Лакированная дверь закрыта, но не заперта. Внутри слабый свет.
Я знаю, что там есть эскимос из стеклопластика. Свет проникает откуда-то из-за ширмы.
На столе стоит маленькая лампа для чтения. За столом, склонив голову набок, сидит профессор и смотритель музея Андреас Лихт и широко мне улыбается.
Когда я обхожу письменный стол, улыбка не покидает его лица.
Он ухватился обеими руками за сиденье стула. Как будто для того, чтобы сидеть прямо.

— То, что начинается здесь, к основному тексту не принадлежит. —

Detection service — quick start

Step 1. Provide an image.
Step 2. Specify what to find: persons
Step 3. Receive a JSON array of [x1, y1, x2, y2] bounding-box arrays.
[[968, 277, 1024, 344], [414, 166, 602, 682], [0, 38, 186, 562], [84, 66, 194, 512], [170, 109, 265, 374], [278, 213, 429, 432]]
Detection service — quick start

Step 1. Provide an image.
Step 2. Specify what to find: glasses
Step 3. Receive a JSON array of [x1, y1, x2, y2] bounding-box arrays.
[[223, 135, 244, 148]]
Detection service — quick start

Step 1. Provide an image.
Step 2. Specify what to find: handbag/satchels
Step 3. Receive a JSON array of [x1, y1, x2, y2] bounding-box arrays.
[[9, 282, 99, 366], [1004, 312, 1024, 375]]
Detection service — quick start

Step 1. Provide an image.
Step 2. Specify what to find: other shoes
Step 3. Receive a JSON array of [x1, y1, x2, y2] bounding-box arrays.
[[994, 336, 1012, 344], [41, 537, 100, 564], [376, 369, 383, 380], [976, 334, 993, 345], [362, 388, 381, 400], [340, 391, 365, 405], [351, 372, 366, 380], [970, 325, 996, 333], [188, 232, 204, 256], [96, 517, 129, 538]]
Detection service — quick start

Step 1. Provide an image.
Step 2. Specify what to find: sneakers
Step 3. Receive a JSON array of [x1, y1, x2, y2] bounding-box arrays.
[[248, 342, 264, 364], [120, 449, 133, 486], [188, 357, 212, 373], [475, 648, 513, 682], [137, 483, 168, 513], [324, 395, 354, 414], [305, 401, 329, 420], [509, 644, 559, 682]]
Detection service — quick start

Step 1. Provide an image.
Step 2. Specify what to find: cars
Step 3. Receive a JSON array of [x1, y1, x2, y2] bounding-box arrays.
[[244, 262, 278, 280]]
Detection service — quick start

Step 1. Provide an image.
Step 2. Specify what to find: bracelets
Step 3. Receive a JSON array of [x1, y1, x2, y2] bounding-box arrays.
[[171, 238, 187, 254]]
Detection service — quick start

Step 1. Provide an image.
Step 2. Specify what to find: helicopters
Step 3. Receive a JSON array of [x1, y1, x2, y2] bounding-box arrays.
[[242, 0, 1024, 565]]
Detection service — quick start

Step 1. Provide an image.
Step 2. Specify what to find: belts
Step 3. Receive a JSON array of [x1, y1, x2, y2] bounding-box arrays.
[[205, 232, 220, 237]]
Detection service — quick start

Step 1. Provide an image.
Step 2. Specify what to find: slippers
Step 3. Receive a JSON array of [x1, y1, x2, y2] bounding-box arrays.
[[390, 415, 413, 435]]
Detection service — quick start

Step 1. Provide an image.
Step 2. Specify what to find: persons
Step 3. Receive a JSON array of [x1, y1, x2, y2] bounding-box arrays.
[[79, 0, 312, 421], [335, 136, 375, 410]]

Вблизи я вижу, что его губы растянуты в гримасе. И за стул он вовсе не держится. Его руки привязаны тонкой медной проволокой. Я дотрагиваюсь до него. Он теплый. Я касаюсь пальцами его шеи. Пульса нет. Сердце также не бьется. Во всяком случае я этого не слышу.
В том ухе, которое с моей стороны, у него вата. Как у маленьких детей с воспалением среднего уха. Я обхожу вокруг, в другом ухе — тоже вата.
Тут мое любопытство иссякает. Я хочу домой.
В это мгновение люк над лестницей закрывается. Это происходит совершенно неожиданно, не было слышно никаких шагов. Он просто тихо и спокойно закрывается. А потом его запирают снаружи.
Потом гаснет свет.
Только сейчас я понимаю, почему в комнате было так мало света. Слепым свет ни к чему. Бессмысленно думать об этом именно теперь. Но это моя первая мысль в темноте.
Я встаю на колени и залезаю под письменный стол. Может быть, это и неразумно. Может быть, это поведение страуса. Но у меня нет никакого желания стоять, возвышаясь в темноте. Внизу я касаюсь лодыжек смотрителя. Они тоже теплые. И тоже привязаны к стулу металлической проволокой.
На палубе над моей головой какое-то движение. Что-то перетаскивают. Я шарю в темноте и нащупываю телефонный провод. Я веду по нему рукой, и вдруг он кончается. Он вырван из телефонной трубки.
Тут заводится двигатель яхты — медленное пробуждение большого дизеля. Он работает на холостом ходу.
Тогда я выбегаю в темноту. Когда-то, 24 часа назад, я изучила эту каюту. Так что я знаю, где дверь. Я утыкаюсь в переборку прямо рядом с ней. Дверь не заперта. Когда я вхожу, звук двигателя становится слышнее.